Tendo em conta esta dinâmica económica, parece haver duas receitas políticas óbvias. Em primeiro lugar, é muito perigoso para qualquer país aproximar-se de um ponto em que a insolvência pode facilmente ser desencadeada. Apesar de ninguém conseguir antecipar este ponto, é óbvio quando começam a soar os primeiros sinais de alarme. Dado o enorme custo de um incumprimento, qualquer governo deve ficar afastado da zona de perigo.
A segunda receita assume que se, por alguma razão, algum país acabar por entrar na zona de perigo, só há duas respostas que fazem sentido económico. Ou as autoridades reconhecem imediatamente a inevitabilidade de um incumprimento e não gastam recursos para o evitar, ou acreditam que um incumprimento pode ser evitado e disponibilizam todos os recursos à sua disposição o mais depressa possível. Tal como em muitas guerras, um agravamento numa crise financeira leva muitas vezes ao pior resultado possível: uma derrota com elevados prejuízos.
Essa é, infelizmente, a história da intervenção das autoridades norte-americanas durante a crise financeira de 2008. Após o colapso do Bear Stearns ficou claro que iriam haver mais problemas. Ainda assim, o governo dos Estados Unidos não fez nada. Em Julho de 2008, quando a Fannie Mae e a Freddie Mac foram consideradas insolventes, o Secretário do Tesouro prometeu, então, resolver o problema com uma bazuca mas acabou por resolver o problema apenas com uma bala. Foi só após o colapso do Lehman Brothers que Paulson foi ao Congresso procurar a aprovação de um pacote de 700 mil milhões de dólares para estabilizar o sistema financeiro. Mesmo isso acabou por insuficiente.
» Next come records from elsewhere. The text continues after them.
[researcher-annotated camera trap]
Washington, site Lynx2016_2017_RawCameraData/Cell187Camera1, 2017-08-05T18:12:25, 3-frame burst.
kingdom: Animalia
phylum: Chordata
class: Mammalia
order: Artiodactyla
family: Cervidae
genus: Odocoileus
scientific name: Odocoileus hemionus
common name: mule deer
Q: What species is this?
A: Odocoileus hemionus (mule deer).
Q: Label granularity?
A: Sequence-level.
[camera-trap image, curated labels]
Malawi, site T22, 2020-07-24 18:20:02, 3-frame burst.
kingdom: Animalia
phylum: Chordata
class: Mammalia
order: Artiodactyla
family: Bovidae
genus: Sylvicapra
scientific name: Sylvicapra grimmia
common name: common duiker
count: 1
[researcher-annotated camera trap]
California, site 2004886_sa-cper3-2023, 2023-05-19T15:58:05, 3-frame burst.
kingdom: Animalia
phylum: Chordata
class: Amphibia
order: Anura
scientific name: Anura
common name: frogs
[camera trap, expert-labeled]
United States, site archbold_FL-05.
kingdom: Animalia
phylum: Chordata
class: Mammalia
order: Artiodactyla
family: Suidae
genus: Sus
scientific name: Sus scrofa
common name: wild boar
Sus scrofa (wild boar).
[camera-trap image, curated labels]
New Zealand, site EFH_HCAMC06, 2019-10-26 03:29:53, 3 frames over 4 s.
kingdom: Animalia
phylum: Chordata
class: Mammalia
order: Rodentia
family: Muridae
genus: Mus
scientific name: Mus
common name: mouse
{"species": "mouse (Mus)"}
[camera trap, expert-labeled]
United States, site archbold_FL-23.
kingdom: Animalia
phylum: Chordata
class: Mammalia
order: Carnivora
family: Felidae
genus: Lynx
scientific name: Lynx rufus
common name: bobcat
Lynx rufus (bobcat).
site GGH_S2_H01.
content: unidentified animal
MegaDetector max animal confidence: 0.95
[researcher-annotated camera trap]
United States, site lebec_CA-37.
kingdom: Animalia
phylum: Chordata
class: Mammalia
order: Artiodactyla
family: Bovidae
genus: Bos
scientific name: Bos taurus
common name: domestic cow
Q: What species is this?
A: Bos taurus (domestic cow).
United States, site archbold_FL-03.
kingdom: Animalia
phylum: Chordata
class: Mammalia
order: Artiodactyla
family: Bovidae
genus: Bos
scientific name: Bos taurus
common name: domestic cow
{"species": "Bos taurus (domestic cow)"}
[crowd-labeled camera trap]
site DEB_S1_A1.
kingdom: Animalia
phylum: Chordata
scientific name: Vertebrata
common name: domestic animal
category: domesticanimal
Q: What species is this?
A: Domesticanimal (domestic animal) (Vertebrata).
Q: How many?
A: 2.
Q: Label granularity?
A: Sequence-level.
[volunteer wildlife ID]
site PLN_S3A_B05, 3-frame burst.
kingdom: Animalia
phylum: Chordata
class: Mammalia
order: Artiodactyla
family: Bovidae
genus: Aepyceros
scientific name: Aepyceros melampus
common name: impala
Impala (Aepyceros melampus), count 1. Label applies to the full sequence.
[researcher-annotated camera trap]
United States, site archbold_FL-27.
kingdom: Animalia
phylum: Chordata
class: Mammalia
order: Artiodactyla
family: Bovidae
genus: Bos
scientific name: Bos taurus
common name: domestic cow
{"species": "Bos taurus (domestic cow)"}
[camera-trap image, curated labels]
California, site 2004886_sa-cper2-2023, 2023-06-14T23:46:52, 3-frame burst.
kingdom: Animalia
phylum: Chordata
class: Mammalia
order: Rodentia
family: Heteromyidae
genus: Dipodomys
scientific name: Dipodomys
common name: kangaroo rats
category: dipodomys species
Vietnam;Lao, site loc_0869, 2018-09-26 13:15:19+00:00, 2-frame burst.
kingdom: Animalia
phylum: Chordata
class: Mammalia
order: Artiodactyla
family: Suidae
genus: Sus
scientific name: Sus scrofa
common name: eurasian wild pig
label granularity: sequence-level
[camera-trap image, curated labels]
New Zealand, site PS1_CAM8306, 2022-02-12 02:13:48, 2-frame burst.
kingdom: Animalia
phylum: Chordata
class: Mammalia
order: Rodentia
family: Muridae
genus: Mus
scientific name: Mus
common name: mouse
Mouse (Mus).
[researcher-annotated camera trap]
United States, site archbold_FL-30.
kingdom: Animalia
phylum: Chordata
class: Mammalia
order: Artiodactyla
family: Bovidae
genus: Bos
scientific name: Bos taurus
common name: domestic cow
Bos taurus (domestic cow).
A mesma farsa parece estar a ter lugar na Europa. Se as autoridades europeias achavam que a Grécia precisava de ser salva, uma intervenção imediata poderia ter minimizado os recursos necessários. Se pensavam que a Grécia devia entrar em incumprimento, uma decisão nesse sentido tinha também minimizado os custos. Agora estamos no segundo pacote de ajuda e parece não haver fim à vista. Entretanto, a Itália está a afundar-se.
Podemos argumentar que os políticos agiram desta maneira porque não entenderam a natureza económica desta crise. Não concordo. Penso que o que os levou a agir desta maneira não foi falta de conhecimento mas sim incentivos perversos.
Primeiro que tudo, mesmo para alguém com os melhores incentivos, é difícil escolher um custo menor que seja pago já em vez de um custo maior que poderá diminuir no futuro. Para um político eleito que já não estará em funções (ou mesmo vivo) quando os custos mais elevados se materializarem a escolha é óbvia. É por isso que os países acumulam dívidas que os colocam na zona de perigo.
Em segundo, não há nenhuma compensação política de enfrentar uma guerra preventiva. Pelo contrário, agir depois dos problemas terem rebentado gera um enorme capital político. Se Franklin Roosevelt tivesse conseguido evitar o ataque a Pearl Harbor com uma intervenção preventiva contra o Japão, ainda estaríamos a discutir se a guerra com o Japão era evitável. Roosevelt esperou e só agiu após a catástrofe e tem sido considerado um salvador. Para agir os políticos precisam de consensos. Mas estes normalmente só aparecem depois dos custos de não fazer nada serem demasiado visíveis. Nesta altura, é muitas vezes demasiado tarde para evitar o pior resultado.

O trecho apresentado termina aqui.